Взглянул на Екатерину Павловну, и ему показалось, что он увидел в ее глазах неприязнь. Она умолкла, сложила тарелки в раковину и начала энергично мыть их.
* * *Радван чувствовал, что связь с Аней все сильнее отражается на его положении в посольстве, и не только потому, что он избегал товарищеских попоек и ни с кем, кроме Евы Кашельской, не подружился, но также потому, что все более недоверчиво и неохотно слушал рассуждения Высоконьского, остроты Данецкого или потрясающие рассказы приезжающих с периферии руководителей представительств.

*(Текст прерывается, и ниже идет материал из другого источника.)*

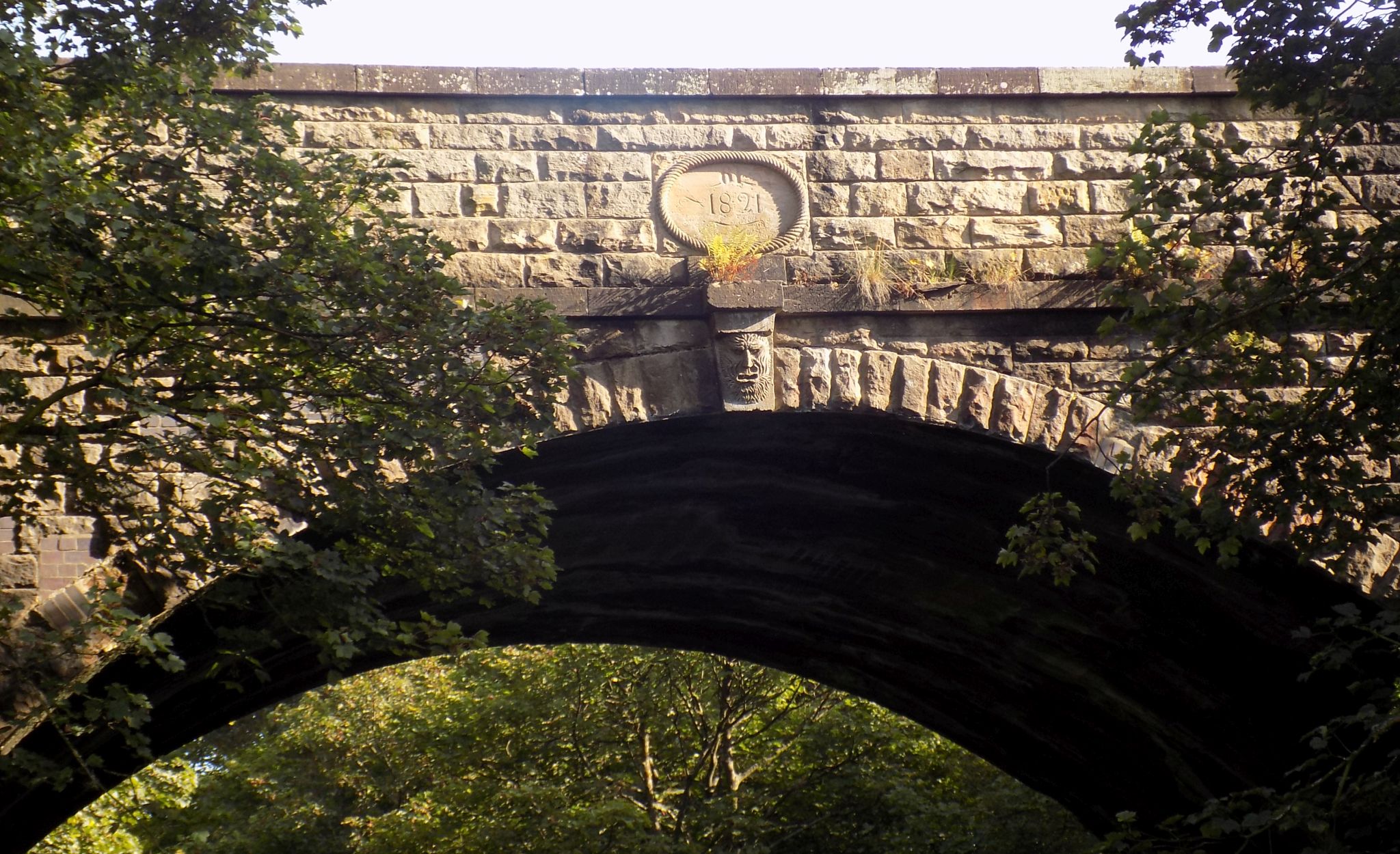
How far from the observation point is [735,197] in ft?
23.9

Думал: «Что сказала бы Аня?» Но Ане также не верил, точнее, не верил ее словам, которые были ведь не ее собственные, а как бы принесенные из иного мира. Поэтому чаще всего молчал. Чувствовал, что его молчание раздражает Высоконьского, что официальная холодность, с которой к нему относится майор, становится с каждым днем все более демонстративной, что даже секретарши в атташате не скрывают своей неприязни к нему. Только Ева…
В один из своих свободных вечеров, когда у Ани было дежурство в госпитале, он пил с Кашельской в ее комнатушке, но уже без Данецкого. Они перешли на «ты», и когда он поцеловал ее после брудершафта, почувствовал, что мог бы остаться у нее, что достаточно одного слова, жеста… Нет, даже этот поцелуй после нескольких рюмок показался ему изменой.

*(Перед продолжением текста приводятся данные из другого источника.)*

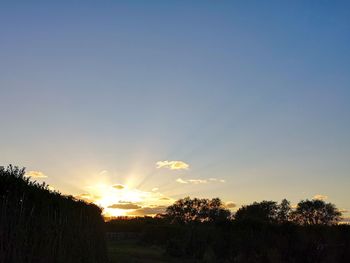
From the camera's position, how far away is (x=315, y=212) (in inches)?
4141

Когда у Ани был свободный вечер, она приходила к нему. Но не оставалась на ночь; раз только, когда в госпитале кто-то ее заменил… «Относишься к брату как к ревнивому мужу», — упрекал он ее. «Ничего ты не понимаешь», — отвечала она. Он действительно не понимал. Их любовь имела привкус запрещенных, грешных, осуждаемых отношений. Подумал однажды, что Высоконьский скорее понял бы Зигмунта Павлика, легче бы с ним договорился, чем он. Сказал это Ане. Обиделась, как будто бы само сопоставление — Павлик — Высоконьский — было недопустимым. «Высоконьский осудил бы тебя, Зигмунт осуждает меня, но это не одно и то же».
Плотно зашторивал окно, включал свет, мечтая об абажуре, лучше всего цветном: его раздражала обнаженность лампочки, висевшей над столом. Эта лампочка нарушала любой уют. Железная кровать и простые деревянные стулья напоминали казарму. Он понимал, почему Аня говорила: «Погаси свет», прежде чем начинала раздеваться. Он не видел ее, когда она подходила к кровати, думая в это время, что абсолютная темнота хуже, чем слишком яркий свет, но он не осмелился бы протянуть руку к выключателю, все время боялся вспугнуть ее, а пугал ее каждый его дерзкий жест, она замирала, когда он касался пальцами ее груди: «Изучаю тебя». И только когда осталась на ночь, она не попросила его погасить свет.
— А что будет с нами? — вдруг спросила она, когда он подал ей сигарету.